TEXTO DE LA PÁGINA>
__________________________________________________

Análisis

rogelio velasco

Un proteccionismo desagradable para trump

Robert Reich, lleva media vida impartiendo clases de economía en la Universidad de Berkeley y vivió durante cuatro años en Washington, D.C., cuando Bill Clinton lo nombró ministro de Trabajo.

Como había dejado su antiguo coche en California, necesitaba comprar otro para poder realizar viajes privados. Un sábado por la mañana, se desplazó con su mujer hasta un concesionario de Ford con la idea de comprar un coche de esa marca. Había dudado entre Ford y Toyota, decantándose finalmente por un coche fabricado en EEUU y de marca americana.

Cuando regresó el lunes a la oficina, le comentó a su jefe de gabinete la compra del vehículo y también las dudas que tuvo entre Ford y Toyota. El jefe de gabinete celebró que comprara finalmente la marca de Detroit porque, en otro caso, hubiese dado un pésimo ejemplo de falta de patriotismo comprando un coche japonés.

Pero pocas semanas más tarde, Reich, llevado por su curiosidad intelectual y sus conocimientos económicos, se propuso realizar el siguiente cálculo. ¿Cuál de los dos coches que consideró comprar era más "americano"?, esto es, cuál de los dos generaba más valor añadido y empleo dentro de EEUU.

Su sorpresa fue mayúscula cuando comprobó que el Toyota que barajó comprar, y que se fabrica en EEUU, tenía más componentes fabricados en EEUU que el Ford. Un ministro del gobierno había traicionado, sin saberlo, el patriotismo americano.

Como es sabido, la manufactura de muchos productos industriales se lleva a cabo por partes que se fabrican en distintos países y, con frecuencia, por distintas empresas. La empresa que vende el producto final, en nuestro caso Ford y Toyota, venden bajo su marca lo que es un producto acabado -el vehículo- fabricado en distintos países y por distintas empresas. Básicamente, lo que hacen es controlar la cadena de valor. Este proceso de fabricación distribuido entre distintos países y empresas ha cobrado una fuerza extraordinaria durante los últimos 20 años y provoca en la actualidad que sea difícil saber dónde está fabricado un producto industrial o un vehículo, excepto el país de donde proviene la marca originalmente.

Sabemos que en esa distribución de tareas los países con mayor renta son los que llevan a cabo las actividades más sofisticadas e intensivas en conocimiento, mientras que en los de menor renta se realizan las tareas más simples e intensivas en mano de obra.

El ejemplo expuesto para Ford y Toyota desvela cuatro cuestiones. Primera, que en el caso de Ford se cumple la distribución de tareas mencionada: Ford fabrica en México las partes más simples y en Detroit las más sofisticadas. En segundo lugar, que Toyota es capaz, fabricando en EEUU, de añadir más valor americano que Ford, demostrando una superioridad en cuanto a métodos de fabricación. En tercer lugar, que siendo inevitable la permanencia de las actividades intensivas en empleo en los países con menor renta, lo que las empresas industriales americanas necesitan no es proteccionismo sino una mejora de las capacidades para competir, como hace Toyota. Y, en cuarto lugar, si Trump eleva aranceles, todo lo que conseguirá será encarecer los componentes que Ford utiliza.

La próxima vez que Reich compre un coche, se le presentará un dilema.

__________________________________________________

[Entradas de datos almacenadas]
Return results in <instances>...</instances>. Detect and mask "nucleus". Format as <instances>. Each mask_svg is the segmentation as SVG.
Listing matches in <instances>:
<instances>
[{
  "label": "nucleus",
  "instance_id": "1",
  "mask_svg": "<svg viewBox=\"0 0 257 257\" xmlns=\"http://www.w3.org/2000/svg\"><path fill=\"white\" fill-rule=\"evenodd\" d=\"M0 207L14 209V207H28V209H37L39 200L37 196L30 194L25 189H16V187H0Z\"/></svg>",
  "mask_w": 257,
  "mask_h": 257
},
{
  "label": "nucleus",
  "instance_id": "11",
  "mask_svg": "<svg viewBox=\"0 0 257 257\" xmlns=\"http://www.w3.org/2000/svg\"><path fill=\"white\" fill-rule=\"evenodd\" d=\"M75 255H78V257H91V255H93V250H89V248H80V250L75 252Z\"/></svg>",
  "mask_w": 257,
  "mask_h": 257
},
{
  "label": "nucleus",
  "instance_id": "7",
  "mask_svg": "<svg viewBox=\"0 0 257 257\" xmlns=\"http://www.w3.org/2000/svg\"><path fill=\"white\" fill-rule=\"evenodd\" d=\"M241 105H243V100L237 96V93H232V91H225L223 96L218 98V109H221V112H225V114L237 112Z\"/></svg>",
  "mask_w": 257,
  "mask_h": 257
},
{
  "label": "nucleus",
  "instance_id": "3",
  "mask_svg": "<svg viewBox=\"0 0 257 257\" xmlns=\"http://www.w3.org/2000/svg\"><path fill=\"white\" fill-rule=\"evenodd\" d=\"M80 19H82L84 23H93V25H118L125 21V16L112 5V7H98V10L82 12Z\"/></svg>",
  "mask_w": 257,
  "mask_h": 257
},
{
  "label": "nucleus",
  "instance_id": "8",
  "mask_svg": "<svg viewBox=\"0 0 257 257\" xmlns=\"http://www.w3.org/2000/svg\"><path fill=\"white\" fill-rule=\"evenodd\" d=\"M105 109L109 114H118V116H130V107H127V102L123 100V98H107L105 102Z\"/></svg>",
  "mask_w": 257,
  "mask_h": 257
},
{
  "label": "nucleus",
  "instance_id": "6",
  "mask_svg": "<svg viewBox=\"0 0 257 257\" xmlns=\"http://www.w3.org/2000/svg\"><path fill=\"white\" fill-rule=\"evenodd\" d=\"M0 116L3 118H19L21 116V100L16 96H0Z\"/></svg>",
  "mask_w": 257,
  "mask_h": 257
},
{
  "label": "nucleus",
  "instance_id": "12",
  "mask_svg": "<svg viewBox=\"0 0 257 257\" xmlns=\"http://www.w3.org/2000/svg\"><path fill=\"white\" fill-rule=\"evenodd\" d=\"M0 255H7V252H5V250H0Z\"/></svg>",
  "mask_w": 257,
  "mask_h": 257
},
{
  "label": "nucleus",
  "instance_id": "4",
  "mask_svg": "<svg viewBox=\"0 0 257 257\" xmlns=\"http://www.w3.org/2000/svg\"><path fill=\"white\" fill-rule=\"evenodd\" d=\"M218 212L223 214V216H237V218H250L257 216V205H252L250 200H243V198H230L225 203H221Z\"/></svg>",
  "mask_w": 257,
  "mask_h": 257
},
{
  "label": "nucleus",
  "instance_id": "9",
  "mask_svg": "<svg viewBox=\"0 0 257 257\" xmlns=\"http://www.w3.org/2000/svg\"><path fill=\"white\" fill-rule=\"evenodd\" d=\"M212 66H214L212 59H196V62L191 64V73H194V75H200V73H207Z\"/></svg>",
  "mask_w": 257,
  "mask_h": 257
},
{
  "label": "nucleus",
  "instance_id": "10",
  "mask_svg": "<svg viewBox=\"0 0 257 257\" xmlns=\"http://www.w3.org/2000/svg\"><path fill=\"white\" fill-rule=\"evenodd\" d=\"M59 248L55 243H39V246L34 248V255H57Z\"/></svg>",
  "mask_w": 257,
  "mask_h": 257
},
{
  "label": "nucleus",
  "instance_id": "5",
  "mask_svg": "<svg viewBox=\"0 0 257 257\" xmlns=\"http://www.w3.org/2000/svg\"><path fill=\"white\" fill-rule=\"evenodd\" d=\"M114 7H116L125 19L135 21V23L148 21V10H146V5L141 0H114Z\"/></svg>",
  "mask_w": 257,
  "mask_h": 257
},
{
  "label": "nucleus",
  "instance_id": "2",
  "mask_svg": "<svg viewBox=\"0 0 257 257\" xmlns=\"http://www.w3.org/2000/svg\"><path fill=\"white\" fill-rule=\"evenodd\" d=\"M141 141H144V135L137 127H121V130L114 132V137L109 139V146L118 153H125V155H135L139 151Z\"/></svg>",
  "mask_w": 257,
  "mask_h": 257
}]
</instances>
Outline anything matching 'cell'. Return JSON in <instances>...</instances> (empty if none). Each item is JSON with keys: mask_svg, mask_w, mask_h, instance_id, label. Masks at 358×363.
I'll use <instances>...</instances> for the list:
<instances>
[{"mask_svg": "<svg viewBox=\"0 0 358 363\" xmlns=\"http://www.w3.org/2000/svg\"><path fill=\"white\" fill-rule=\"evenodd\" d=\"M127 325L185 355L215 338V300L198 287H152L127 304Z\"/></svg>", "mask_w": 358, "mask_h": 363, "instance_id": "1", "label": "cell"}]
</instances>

__________________________________________________

LISTA DE TAREAS>
1) Enumera las cuatro cuestiones que, según el artículo sobre proteccionismo, desvela el ejemplo de Ford y Toyota.
2) Copia del artículo sobre proteccionismo, sin ningún cambio, el fragmento que se abre con las palabras que contienen "El ejemplo expuesto" y se cierra con "que Ford utiliza.".

RESPUESTAS ESCRITAS>
1)
- En el caso de Ford se cumple la distribución de tareas: fabrica en México las partes más simples y en Detroit las más sofisticadas.
- Toyota, fabricando en EEUU, es capaz de añadir más valor americano que Ford, lo que demuestra una superioridad en cuanto a métodos de fabricación.
- Lo que las empresas industriales americanas necesitan no es proteccionismo, sino una mejora de las capacidades para competir, como hace Toyota.
- Si Trump eleva aranceles, todo lo que conseguirá será encarecer los componentes que Ford utiliza.

2)
El ejemplo expuesto para Ford y Toyota desvela cuatro cuestiones. Primera, que en el caso de Ford se cumple la distribución de tareas mencionada: Ford fabrica en México las partes más simples y en Detroit las más sofisticadas. En segundo lugar, que Toyota es capaz, fabricando en EEUU, de añadir más valor americano que Ford, demostrando una superioridad en cuanto a métodos de fabricación. En tercer lugar, que siendo inevitable la permanencia de las actividades intensivas en empleo en los países con menor renta, lo que las empresas industriales americanas necesitan no es proteccionismo sino una mejora de las capacidades para competir, como hace Toyota. Y, en cuarto lugar, si Trump eleva aranceles, todo lo que conseguirá será encarecer los componentes que Ford utiliza.